** begin GIVEN PASSAGE **

The Mosquito was arguably the greatest contribution made by De Havilland to the success of the Royal Air Force in the Second World War. A hugely versatile and high performance aircraft it was originally conceived as a high-flying, unarmed reconnaissance aircraft, it saw service in a huge range of roles during the conflict.
For De Havilland, a company which is today part of our company heritage, the Mosquito is a success story built on a bold and ingenious design built predominantly from wood.
Its wood composite structure - which came years before the principles of carbon fibre used in today's combat aircraft - meant the ‘Mossie’ was light and able to fly at high altitudes and high speeds, thanks to its twin Merlin engines. The use of these non-strategic materials meant raw material was in good supply and there was an available workforce including many furniture makers.
8/100 - Above and beyond for 100 years
To mark the RAF’s Centenary, the Worshipful Company of Coachmakers and Coach Harness Makers, the Honourable Company of Air Pilots and the Worshipful Company of Engineer will host a 4 day event at the Guildhall in the City of London on 19th – 22nd April. Assembled in the Guildhall Courtyard will be a display of aircraft and engines representing British aviation engineering achievements of the past 100 years. BAE Systems is a major sponsor of this event. The display will be open to schools and cadets for STEM study purposes and includes our Typhoon Full Scale Replica together with our Exhibition trailer containing a number of exciting interactive engineering & technology exhibits.

** end GIVEN PASSAGE **

> WORK TO COMPLETE
1. Answer these from the Mosquito passage:
(a) What role was the Mosquito originally conceived for?
(b) What gave the Mosquito its high speed, along with its light structure?
(c) Where and on which dates will the 4 day event be held?
2. Turn the paragraph of the Mosquito passage that begins "To mark the RAF’s Centenary" into a short bulleted list that keeps its main facts.
3. Reproduce the Mosquito passage word for word from "For De Havilland, a" to "predominantly from wood.".
The material that comes next is not needed.

** begin EXTRACTED INFORMATION **

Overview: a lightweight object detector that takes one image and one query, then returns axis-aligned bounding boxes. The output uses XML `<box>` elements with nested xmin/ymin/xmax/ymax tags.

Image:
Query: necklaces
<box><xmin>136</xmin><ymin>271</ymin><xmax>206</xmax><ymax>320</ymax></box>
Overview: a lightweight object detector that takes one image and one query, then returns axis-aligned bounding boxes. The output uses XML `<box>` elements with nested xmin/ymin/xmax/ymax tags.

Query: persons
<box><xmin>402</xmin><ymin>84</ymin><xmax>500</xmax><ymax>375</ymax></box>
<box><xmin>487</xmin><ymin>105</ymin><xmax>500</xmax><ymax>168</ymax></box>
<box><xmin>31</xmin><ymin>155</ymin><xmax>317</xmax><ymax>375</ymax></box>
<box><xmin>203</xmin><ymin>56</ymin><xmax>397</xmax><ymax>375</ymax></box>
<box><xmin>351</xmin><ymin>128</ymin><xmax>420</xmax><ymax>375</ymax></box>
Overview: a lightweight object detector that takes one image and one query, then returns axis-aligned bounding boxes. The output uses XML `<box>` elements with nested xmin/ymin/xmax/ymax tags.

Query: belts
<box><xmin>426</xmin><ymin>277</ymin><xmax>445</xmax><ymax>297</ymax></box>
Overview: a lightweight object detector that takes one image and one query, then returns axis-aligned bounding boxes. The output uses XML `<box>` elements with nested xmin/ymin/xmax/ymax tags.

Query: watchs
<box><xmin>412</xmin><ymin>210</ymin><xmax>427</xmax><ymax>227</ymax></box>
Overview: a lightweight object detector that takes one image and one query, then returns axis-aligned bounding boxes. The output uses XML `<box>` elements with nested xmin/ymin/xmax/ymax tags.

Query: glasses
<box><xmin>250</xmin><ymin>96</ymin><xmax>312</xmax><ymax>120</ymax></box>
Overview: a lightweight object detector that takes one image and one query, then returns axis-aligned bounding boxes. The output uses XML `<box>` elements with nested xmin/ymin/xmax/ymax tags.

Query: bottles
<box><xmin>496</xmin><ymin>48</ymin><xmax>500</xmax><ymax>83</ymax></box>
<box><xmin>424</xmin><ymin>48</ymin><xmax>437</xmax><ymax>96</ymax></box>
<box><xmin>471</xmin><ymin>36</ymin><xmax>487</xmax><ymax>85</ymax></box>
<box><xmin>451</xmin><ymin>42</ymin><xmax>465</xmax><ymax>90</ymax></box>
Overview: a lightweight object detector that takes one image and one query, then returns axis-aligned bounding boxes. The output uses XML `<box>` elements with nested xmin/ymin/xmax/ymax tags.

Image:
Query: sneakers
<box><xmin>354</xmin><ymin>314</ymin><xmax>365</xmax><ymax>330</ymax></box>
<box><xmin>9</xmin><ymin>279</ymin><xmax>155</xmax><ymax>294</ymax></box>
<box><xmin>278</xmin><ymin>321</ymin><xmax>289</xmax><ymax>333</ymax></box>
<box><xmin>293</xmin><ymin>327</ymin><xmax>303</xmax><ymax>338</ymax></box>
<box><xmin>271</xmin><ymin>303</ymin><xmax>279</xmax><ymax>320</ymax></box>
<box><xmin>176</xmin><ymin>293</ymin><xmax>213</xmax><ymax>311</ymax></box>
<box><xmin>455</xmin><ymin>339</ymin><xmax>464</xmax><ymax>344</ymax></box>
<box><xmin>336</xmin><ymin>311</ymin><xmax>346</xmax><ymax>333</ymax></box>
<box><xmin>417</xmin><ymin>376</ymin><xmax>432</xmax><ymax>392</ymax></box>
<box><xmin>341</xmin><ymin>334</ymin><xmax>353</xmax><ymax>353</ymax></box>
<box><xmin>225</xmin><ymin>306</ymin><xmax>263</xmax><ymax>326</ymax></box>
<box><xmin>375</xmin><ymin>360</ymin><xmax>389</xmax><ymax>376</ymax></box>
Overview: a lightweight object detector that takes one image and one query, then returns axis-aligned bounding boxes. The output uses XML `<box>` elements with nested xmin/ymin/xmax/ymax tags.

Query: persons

** end EXTRACTED INFORMATION **

> ANSWERS FOR THE TASKS
1.
(a) A high-flying, unarmed reconnaissance aircraft.
(b) Its twin Merlin engines.
(c) At the Guildhall in the City of London, on 19th – 22nd April.

2.
- Occasion: the RAF’s Centenary
- Hosts: the Worshipful Company of Coachmakers and Coach Harness Makers, the Honourable Company of Air Pilots and the Worshipful Company of Engineer
- Event: 4 days at the Guildhall in the City of London, 19th – 22nd April
- Display: aircraft and engines in the Guildhall Courtyard, representing British aviation engineering achievements of the past 100 years
- Sponsor: BAE Systems is a major sponsor
- Audience: open to schools and cadets for STEM study purposes
- Exhibits: the Typhoon Full Scale Replica and an Exhibition trailer with interactive engineering & technology exhibits

3.
For De Havilland, a company which is today part of our company heritage, the Mosquito is a success story built on a bold and ingenious design built predominantly from wood.